Metin Bölümü:
......
KIRŞEHİR TARİHİ ESERLERİ

    
     * Kırşehir İlinde bulunan târihî eserlerin hemen hepsini Türklerin yaptığı eserler meydana getirir.
    
      Alâeddin Câmii :
    * İkinci Alâeddin Keykubât tarafından 1242’de yapılmış olup; Kalehöyük’de bulunmaktadır. 1893’te Ahmed Arif Bey baştan başa tâmir ettirmiştir. Bir ara müze deposu oldu ise de bugün câmi olarak kullanılıyor.
     Selçuklu eserleri arasında önemi büyüktür. 1242 de yapılmış olup;
  
1893 yılında yapı tümden yıkılarak mutasarrıf Ahmet Arifi Bey tarafından tekrar yaptırılmıştır. Yapının portalinin giriş kapısı Melik Muzafferüddin Behram Şaha ait medreseden getirildiği bilinmektedir. Yapının portali zengin Selçuklu plastik kabartmaları ile dikkati çekmektedir. Camii kesme taştan yapılmıştır.
    
Tek şerefeli minaresi vardır. 
            
       Ahi Evren Camii ve Türbesi :
  * 
  Kırşehir, Ahi Evran Mahallesi’nde bulunan bu yapının, XIV. yüzyılda zaviye olarak yapıldığı sanılmaktadır.
      On dördüncü asırdan kalmadır. Kırşehir’in en önemli târihî eseridir. Câminin içinde bir türbe vardır. Bu türbede Ahî esnaf teşkilâtının pîri sayılan Ahi Evren medfundur.
......
Veri Bloğu:
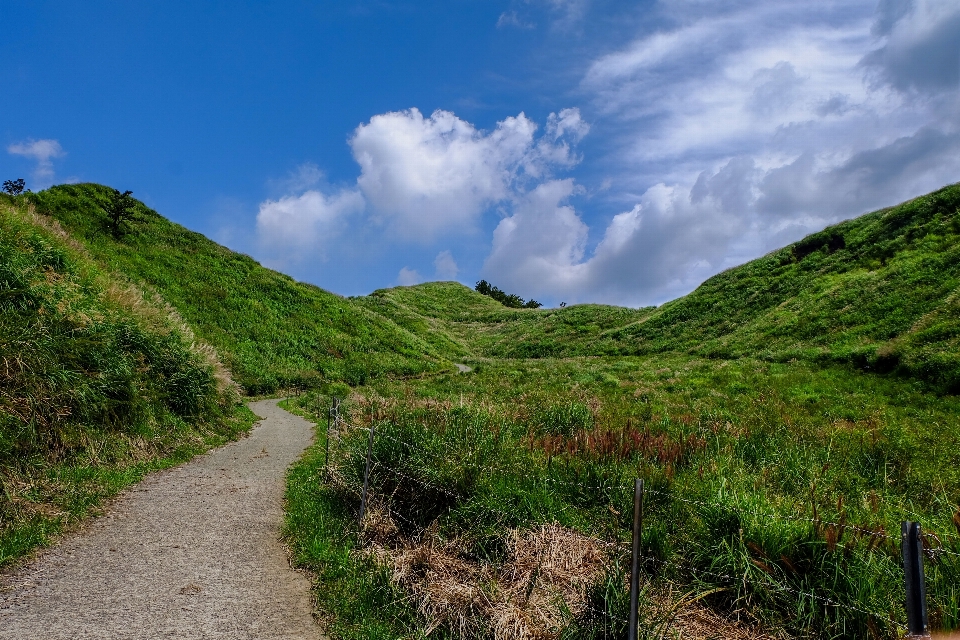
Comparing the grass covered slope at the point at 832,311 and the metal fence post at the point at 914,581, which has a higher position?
the grass covered slope at the point at 832,311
......
Görev Tanımı: Kırşehir'in tarihî eserlerini anlatan metinde "On dördüncü asırdan" sözlerini içeren yerden başlayıp "Ahi Evren medfundur." sözleriyle biten bölümü, hiçbir değişiklik yapmadan aynen yazınız.

Sonuç:
On dördüncü asırdan kalmadır. Kırşehir’in en önemli târihî eseridir. Câminin içinde bir türbe vardır. Bu türbede Ahî esnaf teşkilâtının pîri sayılan Ahi Evren medfundur.